Rewrite each line from the one containing "What is the distance from" through the final line of the items as a Markdown table with the columns Num and Text, numbering the rows in order and skipping blank lines.

Data to use:

[Begin]

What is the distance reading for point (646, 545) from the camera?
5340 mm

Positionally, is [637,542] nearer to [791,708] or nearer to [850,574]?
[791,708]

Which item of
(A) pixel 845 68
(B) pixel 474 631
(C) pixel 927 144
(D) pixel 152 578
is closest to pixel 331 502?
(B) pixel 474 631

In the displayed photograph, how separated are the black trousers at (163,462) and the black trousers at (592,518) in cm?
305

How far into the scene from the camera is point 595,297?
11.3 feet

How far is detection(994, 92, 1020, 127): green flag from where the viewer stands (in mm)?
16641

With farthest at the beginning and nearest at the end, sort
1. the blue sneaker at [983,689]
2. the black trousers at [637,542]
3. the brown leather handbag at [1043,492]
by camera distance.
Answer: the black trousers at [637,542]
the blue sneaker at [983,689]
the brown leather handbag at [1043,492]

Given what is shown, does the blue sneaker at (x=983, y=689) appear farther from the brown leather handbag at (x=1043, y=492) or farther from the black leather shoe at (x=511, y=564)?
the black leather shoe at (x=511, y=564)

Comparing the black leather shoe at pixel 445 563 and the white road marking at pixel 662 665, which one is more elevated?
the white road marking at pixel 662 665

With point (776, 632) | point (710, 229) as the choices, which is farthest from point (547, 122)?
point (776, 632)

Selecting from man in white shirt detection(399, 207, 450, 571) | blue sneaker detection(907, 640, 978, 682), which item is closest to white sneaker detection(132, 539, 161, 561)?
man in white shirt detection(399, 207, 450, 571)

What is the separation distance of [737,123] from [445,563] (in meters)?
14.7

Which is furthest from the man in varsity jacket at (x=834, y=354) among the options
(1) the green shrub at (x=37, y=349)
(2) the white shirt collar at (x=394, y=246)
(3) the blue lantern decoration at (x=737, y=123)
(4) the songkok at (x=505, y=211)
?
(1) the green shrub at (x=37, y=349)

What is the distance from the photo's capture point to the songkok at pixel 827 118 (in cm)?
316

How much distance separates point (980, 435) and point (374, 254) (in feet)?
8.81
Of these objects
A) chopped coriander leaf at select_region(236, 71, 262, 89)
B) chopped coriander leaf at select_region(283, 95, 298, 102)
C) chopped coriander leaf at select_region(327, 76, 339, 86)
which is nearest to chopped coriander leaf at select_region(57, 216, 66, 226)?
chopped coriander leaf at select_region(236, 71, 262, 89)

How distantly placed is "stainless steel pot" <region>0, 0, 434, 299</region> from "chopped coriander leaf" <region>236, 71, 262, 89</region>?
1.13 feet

[End]

Complete response:
| Num | Text |
|---|---|
| 1 | What is the distance from the photo's capture point to the songkok at pixel 827 118 (in cm)? |
| 2 | 316 |
| 3 | How much distance separates point (980, 435) and point (374, 254) (in feet)? |
| 4 | 8.81 |
| 5 | Of these objects |
| 6 | A) chopped coriander leaf at select_region(236, 71, 262, 89) |
| 7 | B) chopped coriander leaf at select_region(283, 95, 298, 102) |
| 8 | C) chopped coriander leaf at select_region(327, 76, 339, 86) |
| 9 | which is nearest to chopped coriander leaf at select_region(57, 216, 66, 226)? |
| 10 | chopped coriander leaf at select_region(236, 71, 262, 89) |
| 11 | How distantly placed is "stainless steel pot" <region>0, 0, 434, 299</region> from "chopped coriander leaf" <region>236, 71, 262, 89</region>? |
| 12 | 1.13 feet |